Conceptions of Drowning

With summers heating up, more and more of us are cooling down in beautiful open water spots across the country.

While most dips are safe, the water can be dangerous. The Royal Life Saving Society and Surf Life Saving Australia data revealed 294 people died at waterways and beaches around the country in 2020/2021, compared to 245 in the previous 12 months.

Men continued to be significantly over-represented, making up about 80 per cent of drownings, and people aged 25 to 34 accounted for the largest number of deaths.

Conceptions on drowning

Drowning is not what you typically might see in the movies and people have certain expectations about what a drowning person is going to do, such as they’ll be able to call out for help and wave their arms.

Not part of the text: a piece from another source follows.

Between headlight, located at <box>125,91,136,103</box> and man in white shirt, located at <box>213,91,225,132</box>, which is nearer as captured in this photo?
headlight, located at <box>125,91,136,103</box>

In reality, drowning can be difficult to identify, is typically silent and happens much more quickly. When drowning begins, a person can no longer speak. Their mouth is sinking below the water, reappearing just long enough to gasp in a breath before going down again. They are vertical in the water, bobbing up and down and they won’t thrash or wave. Instead, they will have their hands extended partially or fully to their sides.

Children can look like they’re paddling or playing a game, and often are surrounded by people who are looking at them but don’t realise that the drowning is taking place.

This process is shockingly quick – about 20 seconds for young children and 60 seconds for adolescents. This means you only have a few moments to realise it’s happening.